Your assignment: Among the entries below, how many lines hold the word "sans"? Reply with the number only.

Dataset entries
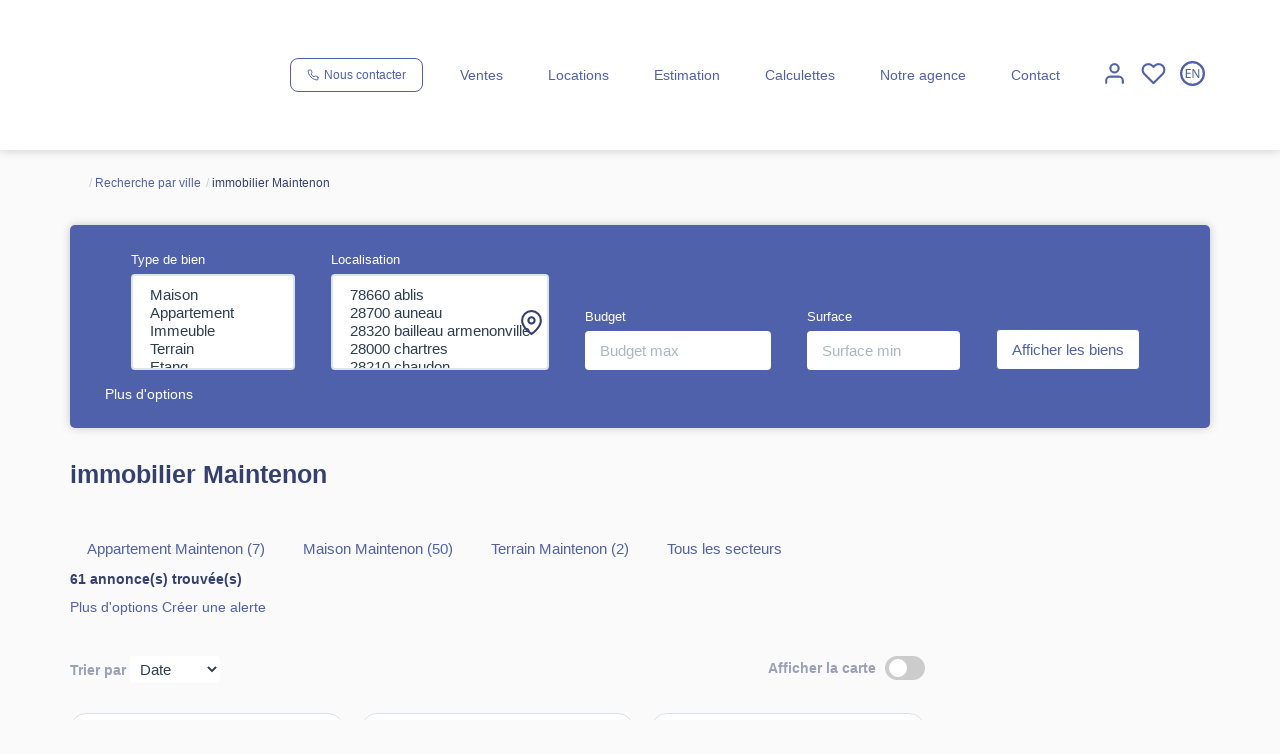

--- FILE ---
content_type: text/html; charset=UTF-8
request_url: https://www.hanches-immobilier.fr/ville_bien/Maintenon_1___/immobilier-maintenon.html
body_size: 2337
content:
<!DOCTYPE html>
<html lang="en">
<head>
    <meta charset="utf-8">
    <meta name="viewport" content="width=device-width, initial-scale=1">
    <title></title>
    <style>
        body {
            font-family: "Arial";
        }
    </style>
    <script type="text/javascript">
    window.awsWafCookieDomainList = [];
    window.gokuProps = {
"key":"AQIDAHjcYu/GjX+QlghicBgQ/7bFaQZ+m5FKCMDnO+vTbNg96AEiiFg5ZQBmkUdi/VsL2S7GAAAAfjB8BgkqhkiG9w0BBwagbzBtAgEAMGgGCSqGSIb3DQEHATAeBglghkgBZQMEAS4wEQQM7ry/yMNQiNuy7Et5AgEQgDswcdCQYktFxzs6VM4UStv0E3JGyKvuZ9K9sWXkPL3QvrdaN8/3LQDaEC3V/rOS/J0ReSigFYSjt9B6AA==",
          "iv":"CgAEfiI73gAABexW",
          "context":"PsyJAO0EmIMVWwamSrNlwvY+qDh5XMujScmJe82QsHo8IIuiSyxoyxIjeUoPoILccmJI/eZky5s3IKXsOgMlckkwncHkVAlXXq4Li3BJEtrmwkW8qG2596e5G1dTmnrdDWuNAasOV4pws6jmEurw/EgOb95deSl/uDUmNBBqeVuog2g3gfuEHizV6I5I7lrHWDN6/321MtMUWbS1wfozdYw6MsEy4KuDcIyqrNjDYOdIrlMGfmrDc1tcn5HoHyhirPzqgFeFelFUx56buy2eDHUKIOPiOTgJtLaw2Az/g8xq/[base64]/bDGU4IsaO9hxhrtyoeH6NLnTlMG72V4M01fbDzGox3i+Mrkpjn6dXfBdfo0iGqW/yzVfsRAo+dZ6U6+D2UG+HJ3gvZn1aavi7FIg3WAVqWfKn45w1PVo/LprDMVbVD2oLUhjJYkqI/3ICC5sZcniG/2uKDuwxeP4nqoBEXY+hPHwacCSvIYvUn7jD4ugAm7YCbBNXGadFtd62c="
};
    </script>
    <script src="https://7813e45193b3.47e58bb0.eu-west-3.token.awswaf.com/7813e45193b3/28fa1170bc90/1cc501575660/challenge.js"></script>
</head>
<body>
    <div id="challenge-container"></div>
    <script type="text/javascript">
        AwsWafIntegration.saveReferrer();
        AwsWafIntegration.checkForceRefresh().then((forceRefresh) => {
            if (forceRefresh) {
                AwsWafIntegration.forceRefreshToken().then(() => {
                    window.location.reload(true);
                });
            } else {
                AwsWafIntegration.getToken().then(() => {
                    window.location.reload(true);
                });
            }
        });
    </script>
    <noscript>
        <h1>JavaScript is disabled</h1>
        In order to continue, we need to verify that you're not a robot.
        This requires JavaScript. Enable JavaScript and then reload the page.
    </noscript>
</body>
</html>

--- FILE ---
content_type: text/css;charset=ISO-8859-1
request_url: https://www.hanches-immobilier.fr/templates/template_3001/catalog/css/style.css.php?1759767564
body_size: 273
content:

	:root {
		--color-1: #344070;
		--color-1-60: rgba(52,64,112,0.6);
		--color-1-lighten: #d6d9e2;
		--color-1-lighten-2: #9aa0b8;
		--color-2: #5061AB;
		--color-2-lighten: #7381bc;
		--color-2-lighten-2: #a8b1d6;
		--color-2-lighten-3: #dcdfee;
		--color-2-20: rgba(80,97,171,0.2);
		--color-2-70: rgba(80,97,171,0.7);
		--color-2-80: rgba(80,97,171,0.8);
        --color-3: #FFFFFF;
        --color-3-darken: #e6e6e6;
        --color-3-darken-2: #fafafa;
		--color-3-80: rgba(255,255,255,0.8);
        --color-bloc: #FFFFFF;
        --color-bg: #FFFFFF;
		--color-footer: #FFFFFF;
		--color-footer-darken: #cccccc;
		--color-footer-40: rgba(255,255,255,0.4);
		--color-bg-footer: #5061AB;
		--font-1: 'Montserrat', sans-serif;
		--font-2: 'Montserrat', sans-serif;

		--width-logo: 200px;
		--height-logo: 150px;

		--height-menu: 150px;
		--color-link-menu: #5061AB;

		--color-bg-logo: rgba(255, 255, 255, 1);

		--border-radius: 4px;

		--color-materialize: var(--color-2);
		--color-materialize3: var(--color-2-lighten);
		--color-materialize4: var(--color-2-lighten-2);
	}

Answer to this task: 2